* Problem requirements *
No pictures belong in the result; set down exactly the lines from the one containing "PICTs0034.jpg" through the final line of the listing, and nothing more.

<<<<

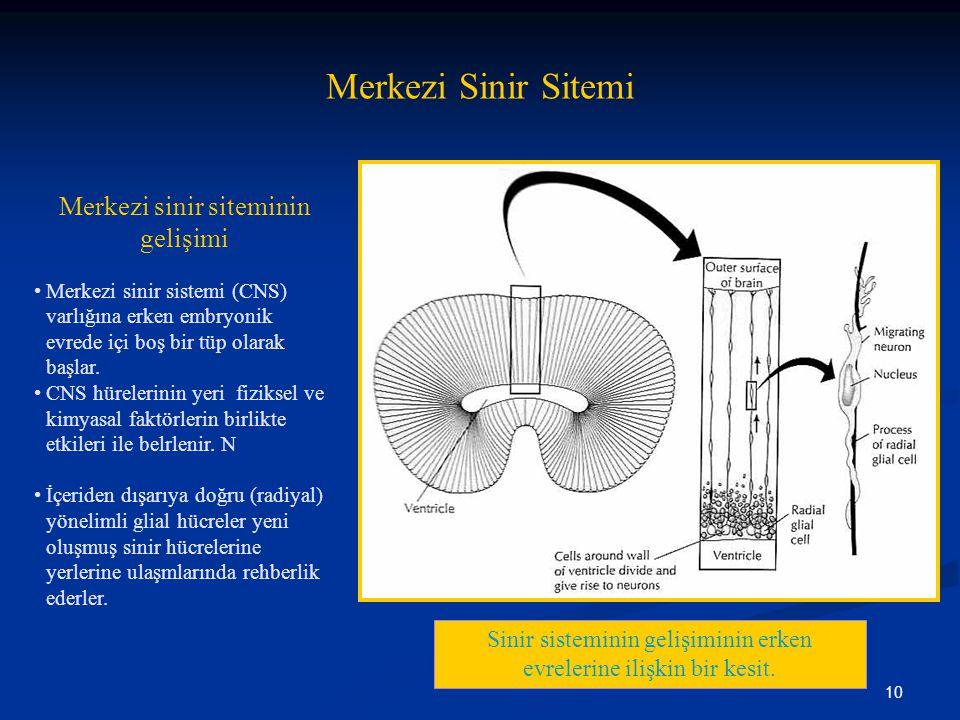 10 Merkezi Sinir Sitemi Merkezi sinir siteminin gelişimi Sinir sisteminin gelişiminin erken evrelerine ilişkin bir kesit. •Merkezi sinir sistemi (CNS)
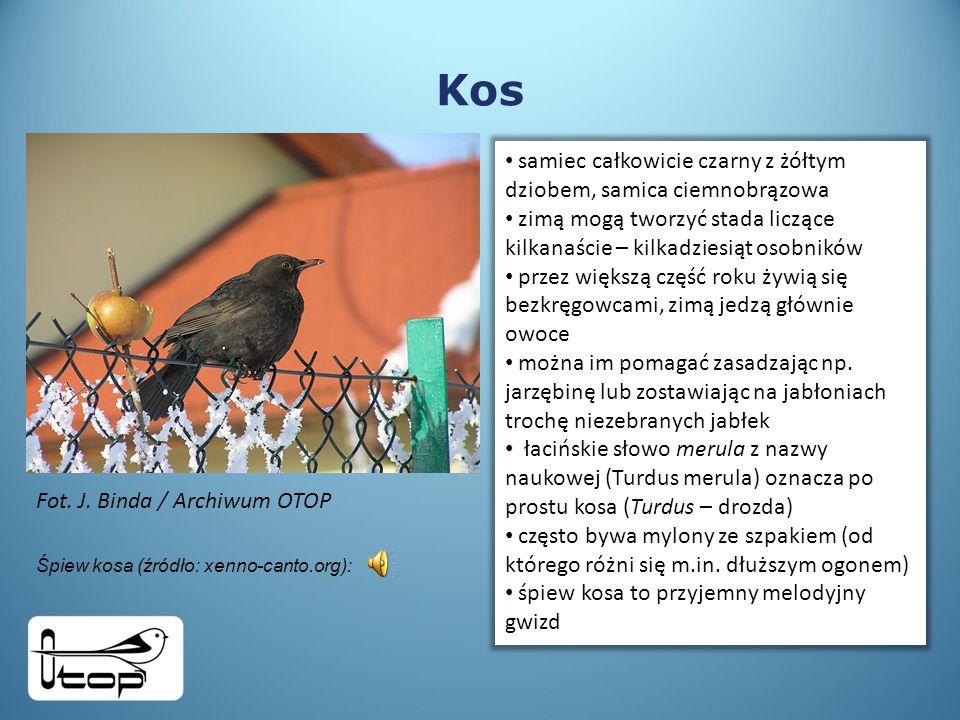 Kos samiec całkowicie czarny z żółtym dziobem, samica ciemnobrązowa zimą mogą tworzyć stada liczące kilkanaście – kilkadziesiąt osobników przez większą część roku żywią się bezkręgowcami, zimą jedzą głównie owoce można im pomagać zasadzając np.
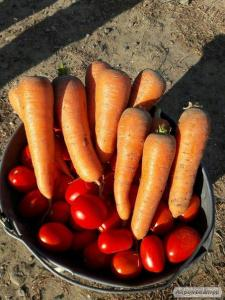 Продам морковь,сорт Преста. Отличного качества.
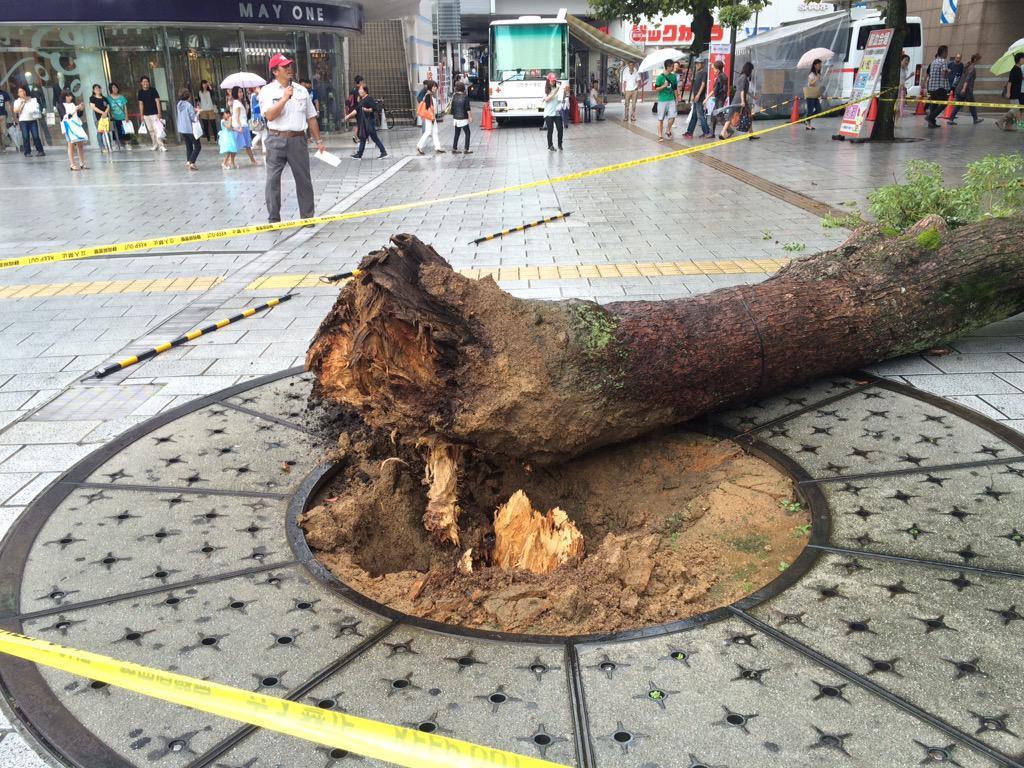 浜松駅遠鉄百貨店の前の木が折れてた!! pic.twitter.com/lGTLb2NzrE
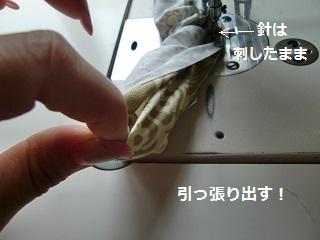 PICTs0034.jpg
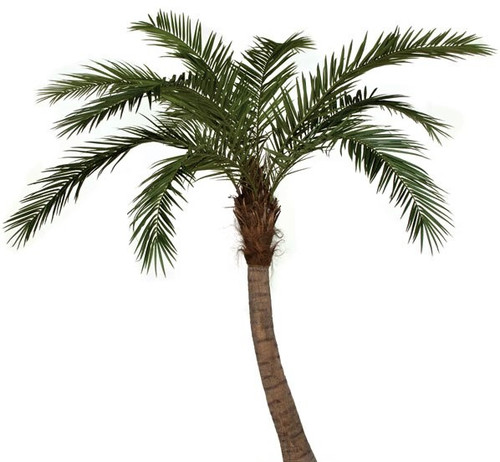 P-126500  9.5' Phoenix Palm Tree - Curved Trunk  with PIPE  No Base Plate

>>>>

* Response for this exercise *
 PICTs0034.jpg
 P-126500  9.5' Phoenix Palm Tree - Curved Trunk  with PIPE  No Base Plate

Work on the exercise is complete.